==== TEXT SHOWN
Taste-wise it's like whole wheat pasta. Texturally, it's a bit gluey, but it works just fine with heavier sauces. I wouldn't try it with cream sauces or broths.
I recently came across the Monterrey Bay Aquarium's website on issues related to the overfishing of the oceans, and was stunned by a lot of what I read. I supposed I always assumed that eating fish, any fish, was ecologically superior to meat or fowl, but overfishing, by-catch, and environmental damage are crushing the supplies of fish in the ocean.
I recommend everyone have a look at this website--it's full of great information written by experts in the field. And what's better is it's not just doom and gloom, but rather there are great guides on selecting fish from sustainable sources and suggestions for alternatives to unsound choices.
Tomorrow's lunch is leftover Thai yellow curry with rice noodles and mung bean sprouts.
This is a super easy weeknight dinner. I stir fried some fresh veggies--some from the farmers' market, and some from the grocery store--then added bottled curry sauce from Trader Joe's, then added some beautiful jumbo shrimp to poach in the sauce. The rice noodles are a nice change from serving a curry over rice; I like the change once in a while. The bean sprouts add a nice fresh crunch.
A second look at my bento, and I notice the complete lack of contrast between all of the white ingredients and the white bento box. I think it might have looked a little more appetizing if I used one of my colored boxes or put some sort of garnish underneath to make the noodles and sprouts stand out. Oh well! That's one of the great things about eatable art--mistakes don't stay around too long;)
Tomorrow's lunch is a pair of mini burgers topped with turkey bacon, lettuce, and golden heirloom tomato.
On the side are a collection of hand-cut sweet potato fries, a dish of organic cottage cheese, some more of those purplish cherry tomatoes from the farmers' market, and a couple of bleu cheese stuffed olives.
The mini burgers are made with grass-fed pastured beef from a small family farm in Northern California, the Lazy 69 Ranch
I ordered from this farm in the not too distant past and am beyond thrilled. I had been doing some reading on the health benefits of grass-fed beef, and went looking for a semi-local farm from which to order when I came across L69. Not only is it healthier than your standard supermarket grain feed beef, it is, in my opinion, much better tasting. Add in the benefits of spending my money supporting small farmers instead of feed lot producers, and I couldn't be happier. (Note: I don't have any relationship with this producer other than being a happy customer).
The sweet potato fries were sprayed with a little cooking spray, then baked at 350F for around 40-45 minutes. They're sweet and delicious, easy to make, and, according to a group of nutritionists, they are the most nutritious vegetable available. Win / win! I give mine a little sprinkle of sea salt when they're hot out of the oven, but Mr. Toro prefers them straight up.
I went to the Sunday Farmers' Market in West Los Angeles again this week. I just love markets, especially when they're so full of such beautiful produce.
========
==== RECORDED INFORMATION
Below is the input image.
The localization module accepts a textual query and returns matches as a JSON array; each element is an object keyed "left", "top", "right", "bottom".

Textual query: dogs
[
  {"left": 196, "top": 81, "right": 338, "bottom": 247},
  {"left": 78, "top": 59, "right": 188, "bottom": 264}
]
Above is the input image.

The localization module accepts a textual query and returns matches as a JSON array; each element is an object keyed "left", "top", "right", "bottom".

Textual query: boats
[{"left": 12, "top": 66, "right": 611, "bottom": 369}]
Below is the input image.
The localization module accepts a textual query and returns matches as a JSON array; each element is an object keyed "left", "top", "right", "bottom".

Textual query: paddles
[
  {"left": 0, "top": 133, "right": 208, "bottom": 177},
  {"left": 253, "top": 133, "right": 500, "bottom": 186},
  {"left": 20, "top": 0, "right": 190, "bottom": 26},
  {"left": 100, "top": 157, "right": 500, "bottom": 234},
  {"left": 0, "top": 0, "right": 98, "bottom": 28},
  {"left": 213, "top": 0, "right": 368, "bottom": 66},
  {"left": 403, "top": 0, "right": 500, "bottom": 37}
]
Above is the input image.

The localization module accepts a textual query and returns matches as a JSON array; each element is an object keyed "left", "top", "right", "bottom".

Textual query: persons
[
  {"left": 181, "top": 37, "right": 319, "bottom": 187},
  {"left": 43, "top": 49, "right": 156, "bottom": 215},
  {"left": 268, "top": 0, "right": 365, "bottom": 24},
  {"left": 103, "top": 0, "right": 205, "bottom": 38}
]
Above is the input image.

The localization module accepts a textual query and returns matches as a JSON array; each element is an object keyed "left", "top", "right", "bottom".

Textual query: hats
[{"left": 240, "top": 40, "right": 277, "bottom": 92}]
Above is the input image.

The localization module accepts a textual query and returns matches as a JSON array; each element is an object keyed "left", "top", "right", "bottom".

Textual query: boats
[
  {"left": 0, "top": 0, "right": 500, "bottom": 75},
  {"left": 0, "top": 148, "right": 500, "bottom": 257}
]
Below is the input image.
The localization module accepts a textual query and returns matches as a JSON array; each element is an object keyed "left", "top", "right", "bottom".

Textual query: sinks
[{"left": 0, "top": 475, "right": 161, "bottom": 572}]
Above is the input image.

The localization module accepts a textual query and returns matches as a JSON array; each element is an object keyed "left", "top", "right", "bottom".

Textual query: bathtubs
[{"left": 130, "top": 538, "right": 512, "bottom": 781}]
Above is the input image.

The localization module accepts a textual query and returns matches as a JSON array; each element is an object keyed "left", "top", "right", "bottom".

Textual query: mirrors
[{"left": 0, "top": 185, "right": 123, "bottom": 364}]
========
_DIRECTIONS_:
Answer these about the food blog text:
1. What sauce went into the curry after the vegetables were stir-fried?
2. What farm supplied the beef for the mini burgers?
3. At what temperature, and for about how long, were the sweet potato fries baked?
Rely only on the food blog text for what comes next.

_WRITTEN ANSWER_:
1. Bottled curry sauce from Trader Joe's.
2. The Lazy 69 Ranch, a small family farm in Northern California.
3. At 350F for around 40-45 minutes.